***** Quoted passage
NEITHER/NOR: TRACI REYNOLDS & LIZ JOHNSON
/NEITHER/NOR:
Traci Reynolds & Liz Johnson
July 3–September 5, 2025
Fenwick Gallery at Fenwick Library
Neither/Nor is a collaborative exhibition between Traci Reynolds and Liz Johnson, both MFA candidates in George Mason’s College of Visual and Performing Arts. Working with handmade paper and photography, the artists consider the gendered body as an in-between, non-conforming, unruly space. The gendered body—one that is perceived, shaped, disciplined, and transformed by normative standards and societal expectations—can at turns be seen as dangerous and vulnerable, alluring and repulsive, something to be feared and protected. Like pressing against a fresh bruise, both artists revel in the discomfort and subversive pleasure of this uncertain space.
**********
Task statement. In the exhibition description, what two mediums do the artists work with?
***** Data listing
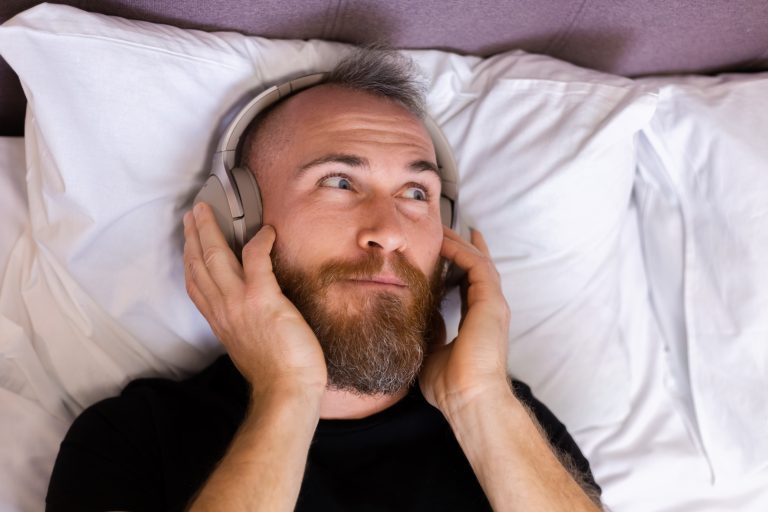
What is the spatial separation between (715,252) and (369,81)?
807mm

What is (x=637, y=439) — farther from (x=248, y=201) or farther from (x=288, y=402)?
(x=248, y=201)

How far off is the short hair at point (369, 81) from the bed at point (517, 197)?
0.09 m

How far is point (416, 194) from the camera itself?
1.24 meters

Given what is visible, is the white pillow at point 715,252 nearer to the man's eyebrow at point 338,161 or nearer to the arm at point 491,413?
the arm at point 491,413

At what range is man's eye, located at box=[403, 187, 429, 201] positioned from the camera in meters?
1.21

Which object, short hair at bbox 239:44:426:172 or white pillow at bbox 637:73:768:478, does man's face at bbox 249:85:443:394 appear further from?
white pillow at bbox 637:73:768:478

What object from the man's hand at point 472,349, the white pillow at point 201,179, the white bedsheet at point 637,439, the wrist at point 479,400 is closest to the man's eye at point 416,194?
the man's hand at point 472,349

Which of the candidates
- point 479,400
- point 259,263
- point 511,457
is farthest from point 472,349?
point 259,263

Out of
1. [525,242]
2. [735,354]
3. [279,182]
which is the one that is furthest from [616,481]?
[279,182]

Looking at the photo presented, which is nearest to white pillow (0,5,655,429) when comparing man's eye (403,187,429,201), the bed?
the bed

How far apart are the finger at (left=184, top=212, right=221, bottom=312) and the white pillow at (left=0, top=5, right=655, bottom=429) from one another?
136mm

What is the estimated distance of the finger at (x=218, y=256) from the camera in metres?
1.09

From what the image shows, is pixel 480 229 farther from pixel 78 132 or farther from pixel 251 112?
pixel 78 132

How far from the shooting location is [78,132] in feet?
3.92
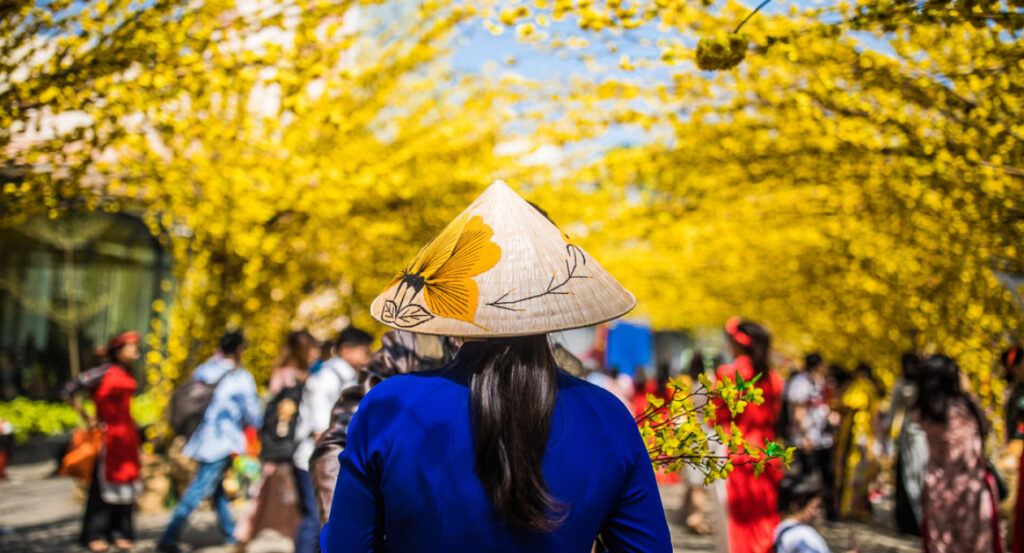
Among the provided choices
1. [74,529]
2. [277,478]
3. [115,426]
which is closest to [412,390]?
[277,478]

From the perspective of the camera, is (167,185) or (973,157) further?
(167,185)

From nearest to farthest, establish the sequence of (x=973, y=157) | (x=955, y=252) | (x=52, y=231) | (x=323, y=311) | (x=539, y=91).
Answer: (x=973, y=157) → (x=955, y=252) → (x=539, y=91) → (x=323, y=311) → (x=52, y=231)

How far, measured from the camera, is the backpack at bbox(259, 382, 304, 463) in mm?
5586

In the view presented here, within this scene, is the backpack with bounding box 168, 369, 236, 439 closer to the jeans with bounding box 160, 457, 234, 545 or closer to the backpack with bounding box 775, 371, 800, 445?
the jeans with bounding box 160, 457, 234, 545

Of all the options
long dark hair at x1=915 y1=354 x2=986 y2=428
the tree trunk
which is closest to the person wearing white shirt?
long dark hair at x1=915 y1=354 x2=986 y2=428

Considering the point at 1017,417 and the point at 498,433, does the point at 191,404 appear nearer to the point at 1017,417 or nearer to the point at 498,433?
the point at 498,433

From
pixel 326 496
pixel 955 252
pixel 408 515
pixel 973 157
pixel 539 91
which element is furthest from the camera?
pixel 539 91

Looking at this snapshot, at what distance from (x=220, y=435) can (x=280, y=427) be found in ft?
2.66

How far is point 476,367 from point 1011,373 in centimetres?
588

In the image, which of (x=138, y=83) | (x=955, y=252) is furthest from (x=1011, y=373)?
(x=138, y=83)

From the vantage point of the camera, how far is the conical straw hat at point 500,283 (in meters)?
1.66

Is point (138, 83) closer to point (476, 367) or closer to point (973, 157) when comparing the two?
point (476, 367)

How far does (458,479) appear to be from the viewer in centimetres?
159

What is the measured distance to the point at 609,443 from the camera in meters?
1.67
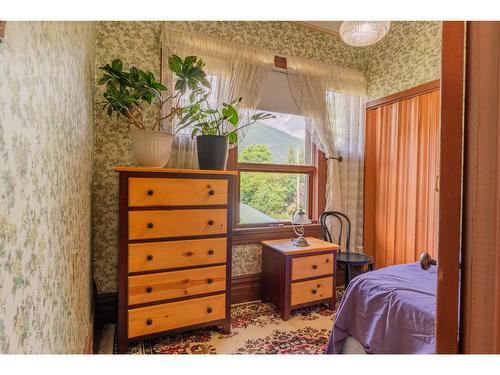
**********
Result for this exercise. Handmade paper and photography.